● **TASK TO COMPLETE**: Scan the records below for the word "toneelspel". Copy each line where it appears.

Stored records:
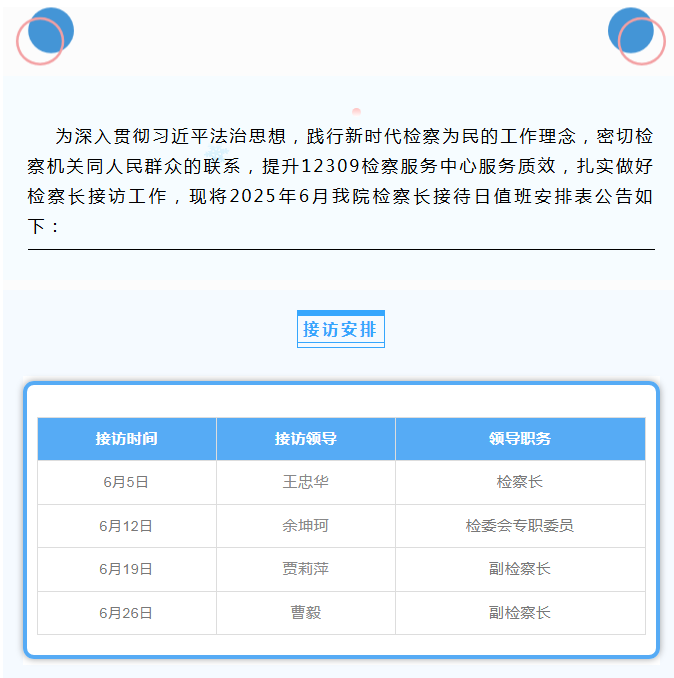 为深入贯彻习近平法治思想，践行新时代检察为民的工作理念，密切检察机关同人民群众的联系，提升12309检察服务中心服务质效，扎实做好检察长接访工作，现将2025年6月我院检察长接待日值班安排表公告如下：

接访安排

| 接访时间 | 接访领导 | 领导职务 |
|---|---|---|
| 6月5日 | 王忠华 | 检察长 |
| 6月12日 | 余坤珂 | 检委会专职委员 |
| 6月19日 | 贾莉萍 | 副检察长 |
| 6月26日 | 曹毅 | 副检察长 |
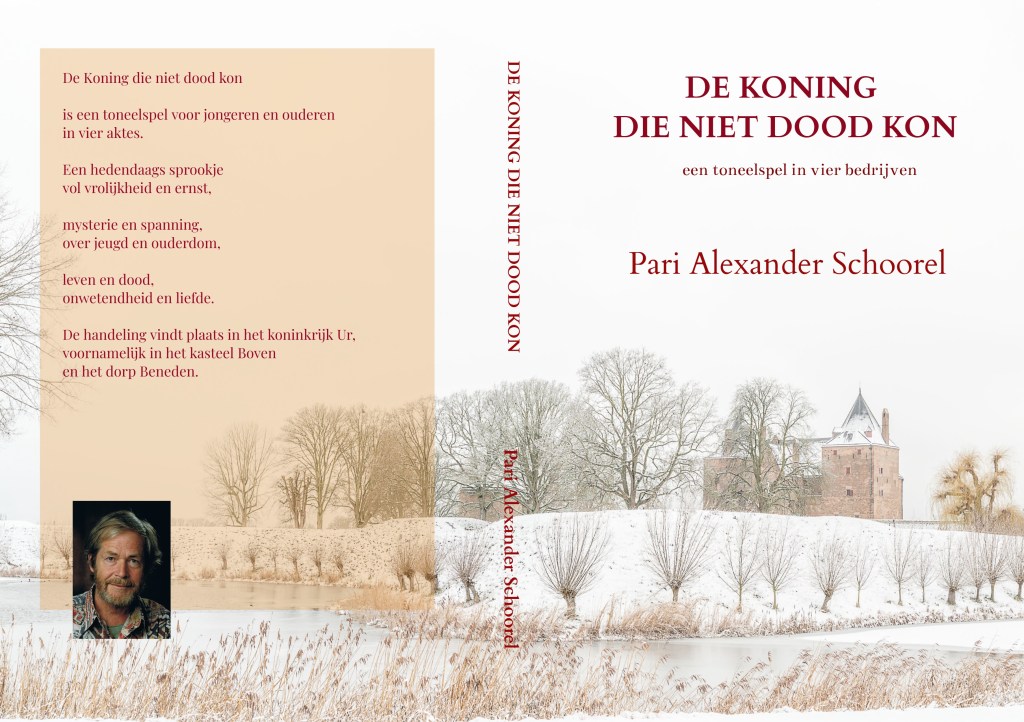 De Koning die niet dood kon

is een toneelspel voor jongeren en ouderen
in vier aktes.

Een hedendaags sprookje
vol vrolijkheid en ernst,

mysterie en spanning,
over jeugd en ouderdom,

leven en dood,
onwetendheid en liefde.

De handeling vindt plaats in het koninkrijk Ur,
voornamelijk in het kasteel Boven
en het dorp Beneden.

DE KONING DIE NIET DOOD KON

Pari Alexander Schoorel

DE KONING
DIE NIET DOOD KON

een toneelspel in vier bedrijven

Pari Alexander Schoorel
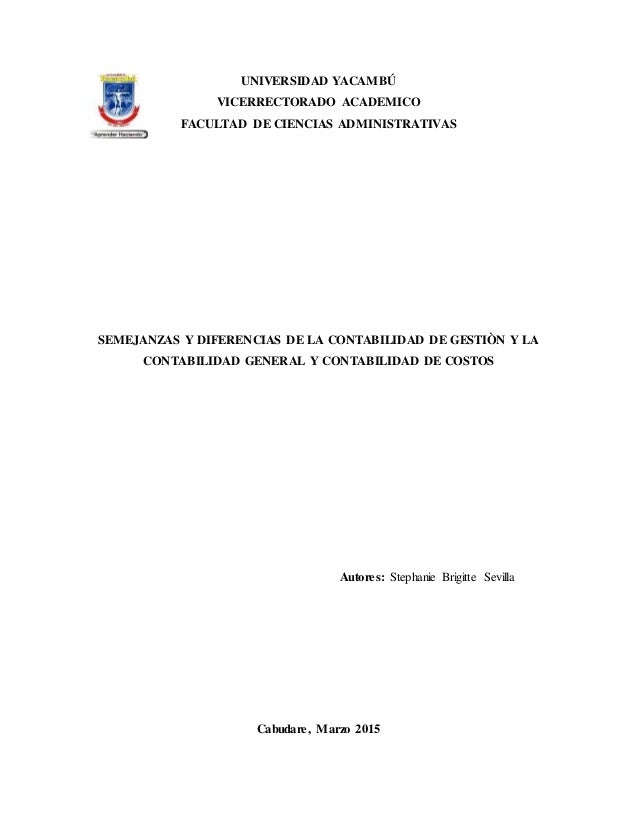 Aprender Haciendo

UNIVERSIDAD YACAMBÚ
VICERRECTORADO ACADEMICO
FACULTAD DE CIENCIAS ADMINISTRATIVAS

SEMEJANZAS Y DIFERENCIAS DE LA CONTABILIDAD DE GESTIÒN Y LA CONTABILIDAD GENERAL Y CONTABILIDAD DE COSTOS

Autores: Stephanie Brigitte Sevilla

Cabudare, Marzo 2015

● **WRITTEN ANSWER**:
is een toneelspel voor jongeren en ouderen
een toneelspel in vier bedrijven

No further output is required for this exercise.